Ainda assim, Kai Kanzani, Masaki Ichikawa, Tomonori Sekiguchi, Ami Inoue, Nanae Yagisawa e Shion Miyahara são independentes o suficiente para se adaptarem a viver em Lisboa durante os anos em que frequentam o conservatório. Contam todos, sem exceção, com o apoio das famílias. Os pais foram os primeiros a dizer-lhes para ir. Mas desde que chegam não vão a casa muitas vezes, porque com o passar do tempo os fins de semana e as férias são aproveitados para ir a audições e fazer formações um pouco por toda a Europa.

Aula de Técnica de Dança Clássica / © João Porfírio

JOÃO PORFÍRIO/OBSERVADOR

No entanto, ressalva o professor José Luís Vieira, estes são alunos cujas famílias têm “algumas posses”, têm sempre “os melhores e mais inovadores materiais ao nível da dança”, e “vão mais vezes a casa do que seria de esperar” devido ao preço das viagens entre Lisboa e Tóquio. “Manter os estudos de um filho num país tão longe acaba por não ser assim tão barato”, conclui o professor.

“Quando disse aos meus pais que vinha para Lisboa contei logo com o apoio deles”, diz Tomonori Sekiguchi, de 19 anos. Conheceu o conservatório de Lisboa através de um concurso de dança, no Japão, há dois anos.
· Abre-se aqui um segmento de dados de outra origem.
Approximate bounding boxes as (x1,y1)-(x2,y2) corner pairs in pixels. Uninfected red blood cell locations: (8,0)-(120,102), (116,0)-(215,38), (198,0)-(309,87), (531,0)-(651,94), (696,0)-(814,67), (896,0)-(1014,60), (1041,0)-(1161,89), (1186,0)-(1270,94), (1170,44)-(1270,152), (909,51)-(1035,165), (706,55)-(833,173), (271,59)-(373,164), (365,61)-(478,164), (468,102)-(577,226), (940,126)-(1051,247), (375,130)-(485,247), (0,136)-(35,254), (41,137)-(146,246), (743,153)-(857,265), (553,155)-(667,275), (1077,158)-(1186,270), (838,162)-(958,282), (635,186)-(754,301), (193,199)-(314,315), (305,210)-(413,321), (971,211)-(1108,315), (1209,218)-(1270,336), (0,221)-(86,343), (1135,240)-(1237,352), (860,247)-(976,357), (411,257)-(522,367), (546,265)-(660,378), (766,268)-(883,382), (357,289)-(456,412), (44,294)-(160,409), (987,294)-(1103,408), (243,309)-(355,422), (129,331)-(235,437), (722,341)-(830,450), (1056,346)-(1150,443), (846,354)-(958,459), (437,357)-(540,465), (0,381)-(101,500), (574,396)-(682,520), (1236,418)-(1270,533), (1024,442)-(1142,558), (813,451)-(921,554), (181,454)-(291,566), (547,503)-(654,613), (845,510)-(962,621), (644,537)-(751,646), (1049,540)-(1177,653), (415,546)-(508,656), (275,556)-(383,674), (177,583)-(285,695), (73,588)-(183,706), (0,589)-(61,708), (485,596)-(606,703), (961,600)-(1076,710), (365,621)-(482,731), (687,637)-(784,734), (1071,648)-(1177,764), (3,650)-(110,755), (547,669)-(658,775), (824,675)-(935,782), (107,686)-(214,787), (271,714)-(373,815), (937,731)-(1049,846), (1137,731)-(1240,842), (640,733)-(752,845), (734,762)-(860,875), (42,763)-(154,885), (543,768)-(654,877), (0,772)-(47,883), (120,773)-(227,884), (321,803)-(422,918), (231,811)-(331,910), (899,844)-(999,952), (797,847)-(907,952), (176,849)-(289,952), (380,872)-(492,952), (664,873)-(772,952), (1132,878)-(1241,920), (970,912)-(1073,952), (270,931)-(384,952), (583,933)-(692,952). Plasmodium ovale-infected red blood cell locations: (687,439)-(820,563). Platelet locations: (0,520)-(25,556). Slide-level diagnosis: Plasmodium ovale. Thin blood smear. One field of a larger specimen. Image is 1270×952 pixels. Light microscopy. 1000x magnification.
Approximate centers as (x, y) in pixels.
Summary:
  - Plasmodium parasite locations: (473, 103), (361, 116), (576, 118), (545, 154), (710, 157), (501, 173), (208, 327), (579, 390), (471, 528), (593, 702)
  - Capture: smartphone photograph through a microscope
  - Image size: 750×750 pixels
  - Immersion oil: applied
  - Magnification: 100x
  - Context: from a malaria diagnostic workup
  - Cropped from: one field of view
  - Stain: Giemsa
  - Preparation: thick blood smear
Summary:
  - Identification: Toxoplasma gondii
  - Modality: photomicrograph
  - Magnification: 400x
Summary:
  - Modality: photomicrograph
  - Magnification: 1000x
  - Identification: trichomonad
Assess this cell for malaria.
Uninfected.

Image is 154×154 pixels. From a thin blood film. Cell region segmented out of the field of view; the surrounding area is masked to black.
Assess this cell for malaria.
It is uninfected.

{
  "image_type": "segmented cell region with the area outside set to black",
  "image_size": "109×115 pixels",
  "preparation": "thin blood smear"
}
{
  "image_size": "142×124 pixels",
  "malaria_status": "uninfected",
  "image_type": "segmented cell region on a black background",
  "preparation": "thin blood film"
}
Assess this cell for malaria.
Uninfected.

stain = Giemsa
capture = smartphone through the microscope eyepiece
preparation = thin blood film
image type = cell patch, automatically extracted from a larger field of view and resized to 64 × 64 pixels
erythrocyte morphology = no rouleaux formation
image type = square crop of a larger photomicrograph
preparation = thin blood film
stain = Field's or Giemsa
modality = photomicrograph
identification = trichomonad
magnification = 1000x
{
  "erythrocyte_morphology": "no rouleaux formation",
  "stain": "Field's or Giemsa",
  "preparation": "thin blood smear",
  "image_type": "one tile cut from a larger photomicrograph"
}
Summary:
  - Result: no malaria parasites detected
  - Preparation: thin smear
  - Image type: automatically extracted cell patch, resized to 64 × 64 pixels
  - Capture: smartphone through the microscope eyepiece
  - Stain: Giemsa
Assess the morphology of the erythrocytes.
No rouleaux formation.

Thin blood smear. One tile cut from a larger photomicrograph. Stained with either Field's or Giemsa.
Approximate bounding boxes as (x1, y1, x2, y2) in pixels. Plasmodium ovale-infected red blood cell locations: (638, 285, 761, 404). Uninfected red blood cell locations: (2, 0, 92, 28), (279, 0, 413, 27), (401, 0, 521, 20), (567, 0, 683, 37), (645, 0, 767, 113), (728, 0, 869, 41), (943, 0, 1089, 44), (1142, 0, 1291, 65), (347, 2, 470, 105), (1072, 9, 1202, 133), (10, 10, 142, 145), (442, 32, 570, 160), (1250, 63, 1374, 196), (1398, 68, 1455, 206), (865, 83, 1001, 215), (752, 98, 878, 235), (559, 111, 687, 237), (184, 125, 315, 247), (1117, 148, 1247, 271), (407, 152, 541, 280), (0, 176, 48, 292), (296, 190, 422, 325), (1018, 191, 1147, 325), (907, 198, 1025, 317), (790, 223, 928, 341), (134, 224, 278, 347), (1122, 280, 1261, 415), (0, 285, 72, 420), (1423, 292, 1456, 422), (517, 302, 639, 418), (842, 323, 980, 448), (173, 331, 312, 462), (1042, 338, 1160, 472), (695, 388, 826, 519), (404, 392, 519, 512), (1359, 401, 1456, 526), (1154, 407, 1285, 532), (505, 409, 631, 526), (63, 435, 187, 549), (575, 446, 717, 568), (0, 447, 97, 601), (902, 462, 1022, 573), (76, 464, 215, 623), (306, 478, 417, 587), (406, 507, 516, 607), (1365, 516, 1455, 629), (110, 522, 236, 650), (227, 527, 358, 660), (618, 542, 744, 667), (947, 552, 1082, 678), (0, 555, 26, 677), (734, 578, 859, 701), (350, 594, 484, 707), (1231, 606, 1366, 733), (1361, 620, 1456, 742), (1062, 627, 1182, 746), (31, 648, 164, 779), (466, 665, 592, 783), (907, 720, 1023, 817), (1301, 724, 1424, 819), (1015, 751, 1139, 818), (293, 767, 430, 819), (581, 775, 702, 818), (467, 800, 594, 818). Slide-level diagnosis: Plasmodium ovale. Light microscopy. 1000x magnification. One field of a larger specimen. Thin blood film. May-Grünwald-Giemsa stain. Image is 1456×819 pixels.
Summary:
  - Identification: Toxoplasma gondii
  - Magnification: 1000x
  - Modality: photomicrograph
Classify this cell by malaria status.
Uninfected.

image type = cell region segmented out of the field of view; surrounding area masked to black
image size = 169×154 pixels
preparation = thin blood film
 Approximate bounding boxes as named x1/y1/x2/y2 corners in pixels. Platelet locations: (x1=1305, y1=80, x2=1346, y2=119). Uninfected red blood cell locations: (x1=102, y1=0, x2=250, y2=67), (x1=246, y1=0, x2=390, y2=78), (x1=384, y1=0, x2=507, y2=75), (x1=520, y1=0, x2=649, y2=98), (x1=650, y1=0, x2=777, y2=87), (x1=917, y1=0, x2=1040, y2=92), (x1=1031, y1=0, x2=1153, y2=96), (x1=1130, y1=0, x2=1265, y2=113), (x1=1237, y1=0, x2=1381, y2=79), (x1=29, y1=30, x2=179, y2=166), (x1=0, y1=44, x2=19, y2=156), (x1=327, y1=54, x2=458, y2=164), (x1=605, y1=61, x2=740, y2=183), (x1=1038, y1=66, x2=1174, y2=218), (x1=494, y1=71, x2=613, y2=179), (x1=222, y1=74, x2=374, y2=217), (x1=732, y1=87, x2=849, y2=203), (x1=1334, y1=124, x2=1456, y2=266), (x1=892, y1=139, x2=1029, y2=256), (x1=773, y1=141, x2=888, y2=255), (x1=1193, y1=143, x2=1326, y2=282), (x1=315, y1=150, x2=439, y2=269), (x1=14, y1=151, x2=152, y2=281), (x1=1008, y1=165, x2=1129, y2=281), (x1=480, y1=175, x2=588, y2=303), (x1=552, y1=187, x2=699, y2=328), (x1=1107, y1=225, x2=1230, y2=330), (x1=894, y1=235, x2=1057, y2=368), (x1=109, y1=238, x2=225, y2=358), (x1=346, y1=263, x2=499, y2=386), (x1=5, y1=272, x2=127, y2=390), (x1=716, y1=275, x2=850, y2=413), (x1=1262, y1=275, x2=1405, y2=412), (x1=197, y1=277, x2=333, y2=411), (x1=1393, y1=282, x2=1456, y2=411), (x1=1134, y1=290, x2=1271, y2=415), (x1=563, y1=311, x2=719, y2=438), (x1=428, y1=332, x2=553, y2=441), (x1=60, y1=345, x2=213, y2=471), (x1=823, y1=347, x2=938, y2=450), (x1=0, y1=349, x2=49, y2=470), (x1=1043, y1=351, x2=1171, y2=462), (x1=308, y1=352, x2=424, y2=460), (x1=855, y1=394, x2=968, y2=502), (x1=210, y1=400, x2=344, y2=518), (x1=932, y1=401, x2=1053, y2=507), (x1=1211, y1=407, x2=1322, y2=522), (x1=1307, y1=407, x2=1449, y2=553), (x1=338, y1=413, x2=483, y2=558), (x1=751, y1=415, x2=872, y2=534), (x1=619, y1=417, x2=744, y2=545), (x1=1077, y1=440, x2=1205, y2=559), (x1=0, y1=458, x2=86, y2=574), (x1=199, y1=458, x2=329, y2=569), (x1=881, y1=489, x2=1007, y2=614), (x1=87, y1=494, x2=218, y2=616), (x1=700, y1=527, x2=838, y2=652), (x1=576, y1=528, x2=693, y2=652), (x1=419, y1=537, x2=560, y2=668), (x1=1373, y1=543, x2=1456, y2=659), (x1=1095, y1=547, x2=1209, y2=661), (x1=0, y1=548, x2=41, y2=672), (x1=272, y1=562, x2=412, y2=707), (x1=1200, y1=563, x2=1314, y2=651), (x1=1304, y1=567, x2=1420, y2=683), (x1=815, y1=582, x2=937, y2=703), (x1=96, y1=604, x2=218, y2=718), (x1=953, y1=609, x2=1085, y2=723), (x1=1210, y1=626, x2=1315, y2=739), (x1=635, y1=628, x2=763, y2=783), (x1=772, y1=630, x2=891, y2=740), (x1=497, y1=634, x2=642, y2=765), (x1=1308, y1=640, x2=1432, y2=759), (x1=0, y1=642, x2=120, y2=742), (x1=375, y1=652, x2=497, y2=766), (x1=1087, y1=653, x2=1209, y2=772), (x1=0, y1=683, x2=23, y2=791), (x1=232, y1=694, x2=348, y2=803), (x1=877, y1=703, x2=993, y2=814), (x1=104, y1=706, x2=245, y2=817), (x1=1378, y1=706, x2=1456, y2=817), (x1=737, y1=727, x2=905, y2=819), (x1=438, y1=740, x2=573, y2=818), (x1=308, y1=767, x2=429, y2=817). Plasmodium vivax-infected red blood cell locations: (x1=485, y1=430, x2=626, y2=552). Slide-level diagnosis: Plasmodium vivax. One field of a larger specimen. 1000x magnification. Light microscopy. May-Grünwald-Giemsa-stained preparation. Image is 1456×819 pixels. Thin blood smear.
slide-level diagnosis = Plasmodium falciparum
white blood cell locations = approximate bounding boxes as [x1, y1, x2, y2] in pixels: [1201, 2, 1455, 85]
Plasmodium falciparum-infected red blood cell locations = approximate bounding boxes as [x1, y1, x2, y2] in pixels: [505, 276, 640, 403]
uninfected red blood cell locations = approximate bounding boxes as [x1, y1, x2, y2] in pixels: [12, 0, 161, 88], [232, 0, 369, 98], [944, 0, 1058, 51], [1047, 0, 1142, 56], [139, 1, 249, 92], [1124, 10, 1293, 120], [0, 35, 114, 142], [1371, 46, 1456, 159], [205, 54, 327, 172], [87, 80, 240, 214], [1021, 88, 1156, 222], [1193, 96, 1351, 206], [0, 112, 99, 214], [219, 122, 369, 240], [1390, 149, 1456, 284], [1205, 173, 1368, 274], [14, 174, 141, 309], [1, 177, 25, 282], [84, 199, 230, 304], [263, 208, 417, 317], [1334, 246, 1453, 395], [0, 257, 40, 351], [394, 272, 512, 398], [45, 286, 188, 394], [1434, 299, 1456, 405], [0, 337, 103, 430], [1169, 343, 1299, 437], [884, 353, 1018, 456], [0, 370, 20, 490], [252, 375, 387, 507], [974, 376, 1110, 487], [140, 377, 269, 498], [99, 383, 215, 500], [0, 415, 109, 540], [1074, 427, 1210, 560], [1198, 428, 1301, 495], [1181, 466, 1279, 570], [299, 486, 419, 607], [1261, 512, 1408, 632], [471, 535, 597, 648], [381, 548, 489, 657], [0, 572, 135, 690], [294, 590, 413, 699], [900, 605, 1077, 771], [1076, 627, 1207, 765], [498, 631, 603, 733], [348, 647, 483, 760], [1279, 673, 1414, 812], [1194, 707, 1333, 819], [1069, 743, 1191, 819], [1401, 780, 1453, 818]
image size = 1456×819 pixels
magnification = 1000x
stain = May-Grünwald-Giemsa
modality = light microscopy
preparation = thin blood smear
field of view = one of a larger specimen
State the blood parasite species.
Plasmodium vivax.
Depois de ter dado nas vistas, conseguiu um convite para vir para a EDCN, onde hoje é mais um aluno finalista. Tomonori já tem um contrato assinado com a Sarasota Ballet, uma companhia de dança norte-americana, depois de ter feito a audição em março. Ainda este ano parte em direção aos Estados Unidos. “Não me custa estar longe dos meus pais”, diz, porque este é, afinal, o preço a pagar para poder sonhar (e dançar) mais alto.